Functional analysis of Fenneropenaeus chinensis anti-lipopolysaccharide factor promoter regulated by lipopolysaccharide and (1,3)-β-D-glucan

•The genomic sequence of Fenneropenaeus chinensis ALF (ALFFc) was cloned.•Promoter and potential cis-regulatory elements of ALFFc gene were identified.•The ALFFc promoter can drive the expression of EGFP under LPS or BG stimulation.

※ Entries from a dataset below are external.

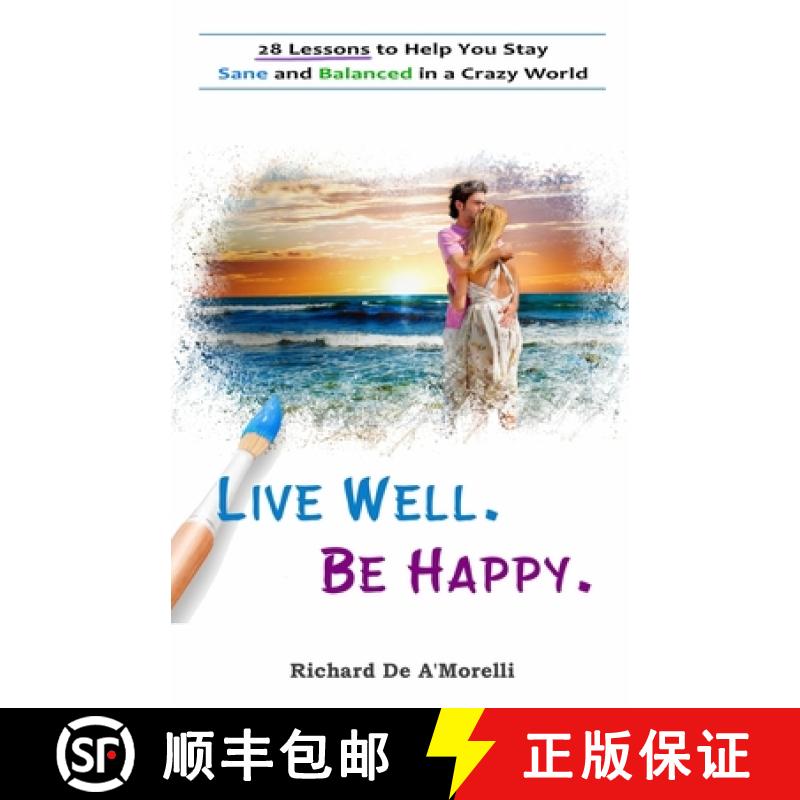 【3-4周达】Live Well. Be Happy.: 28 Lessons to Help You Stay Sane and Balanced in a Crazy World [9781988236469]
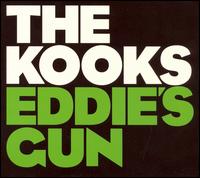 Eddie's Gun von The Kooks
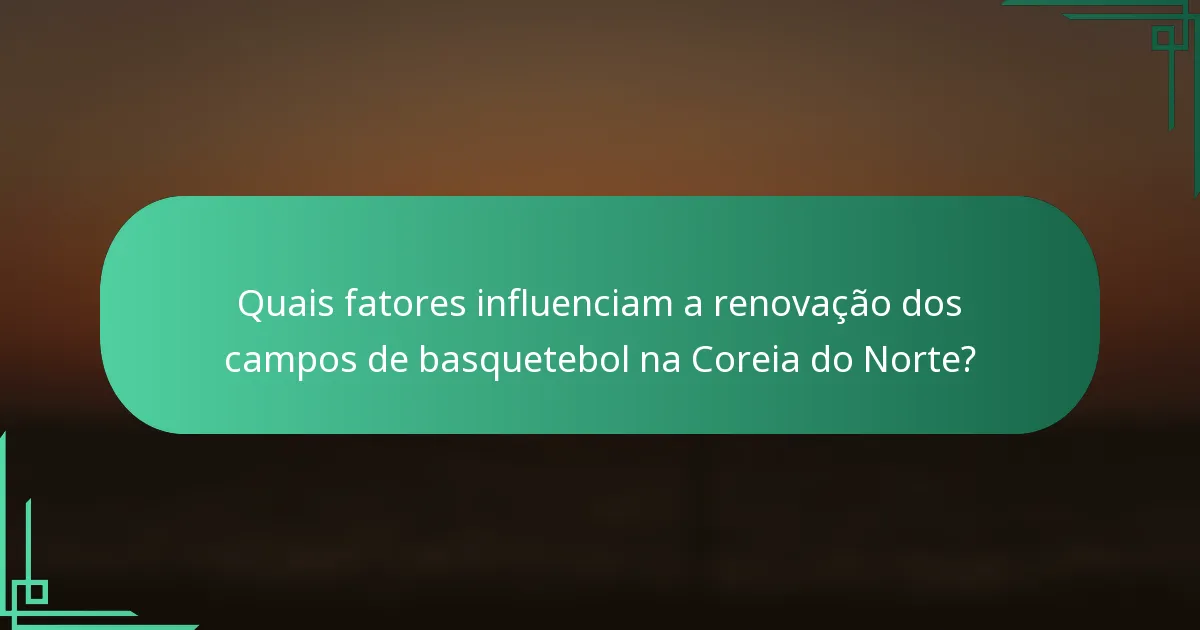 Quais fatores influenciam a renovação dos campos de basquetebol na Coreia do Norte?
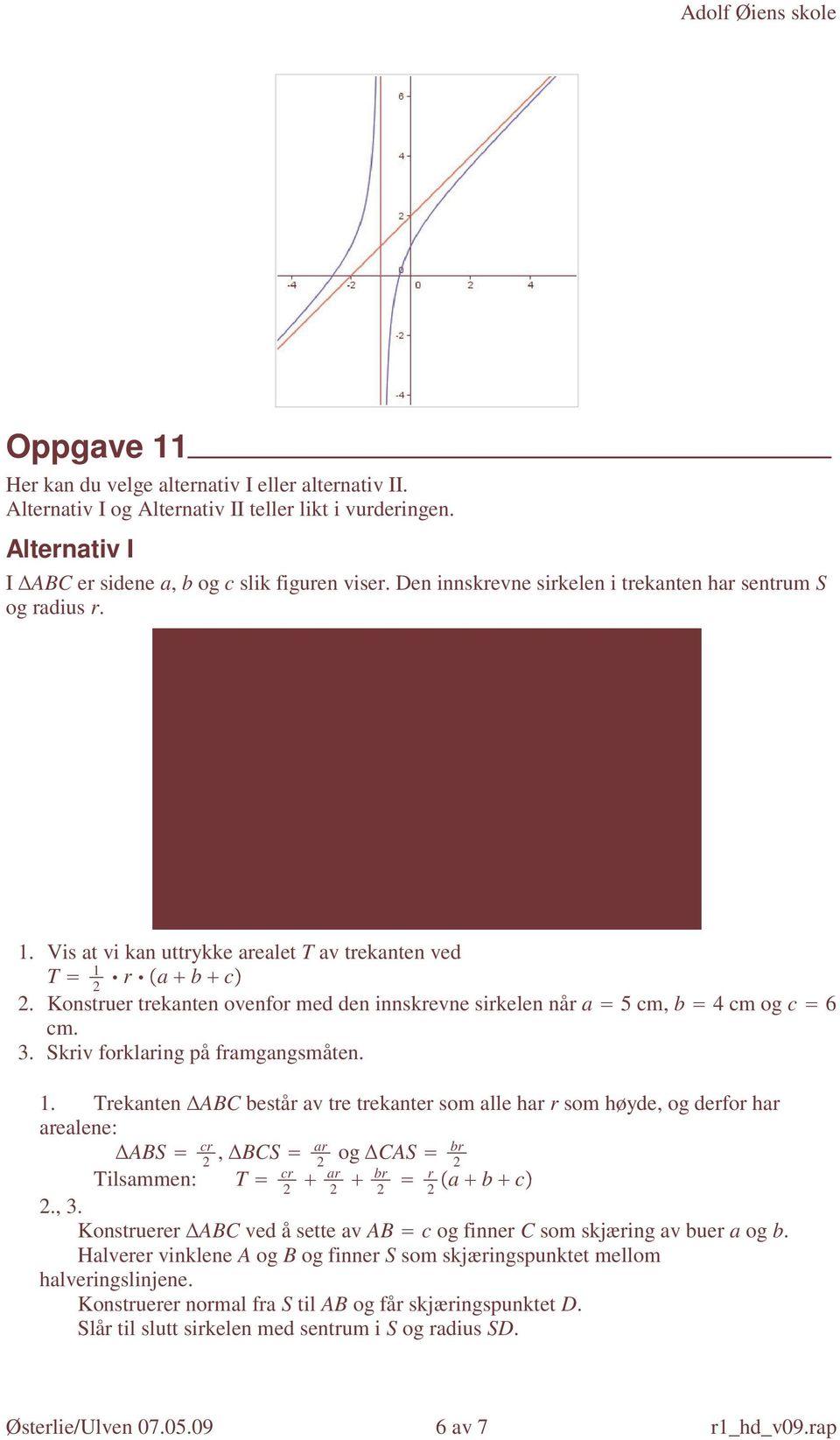 Konstruer trekanten ovenfor med den innskrevne sirkelen når a 5 cm, b 4 cm og c 6 cm. 3. Skriv forklaring på framgangsmåten. 1.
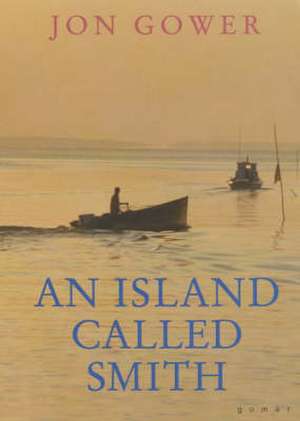 An Island Called Smith de JON GOWER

Current knowledge on cis-regulatory elements of immune genes of shrimp is poor. In this study, the genomic sequence of the Fenneropenaeus chinensis anti-lipopolysaccharide factor (ALFFc) gene was obtained by using PCR and genome walking techniques, and the promoter was identified. The ALFFc gene contained three exons interrupted by two introns. Immune-related transcription factor binding sites recognized by nuclear factor-kappa B, octamer binding protein 1, GATA binding factor 1 and specificity protein 1 were identified in the regin from +1 to −702. The activity of ALFFc promoter was analyzed in insect sf9 cell lines. The putative promoter sequence of pALF-702 drive the expression of reporter EGFP gene successfully by adding lipopolysaccharide or (1,3)-β-D-glucan, but the shorter promoter sequence pALF-318 is only by (1,3)-β-D-glucan. The results pointed out that these transcription elements might contribute to the differences in promoter of ALFFc. Our results would provide supports for future studies to identify the functional transcription elements in the ALF promoter and to expand our knowledge on regulation of innate immune genes in Chinese shrimp.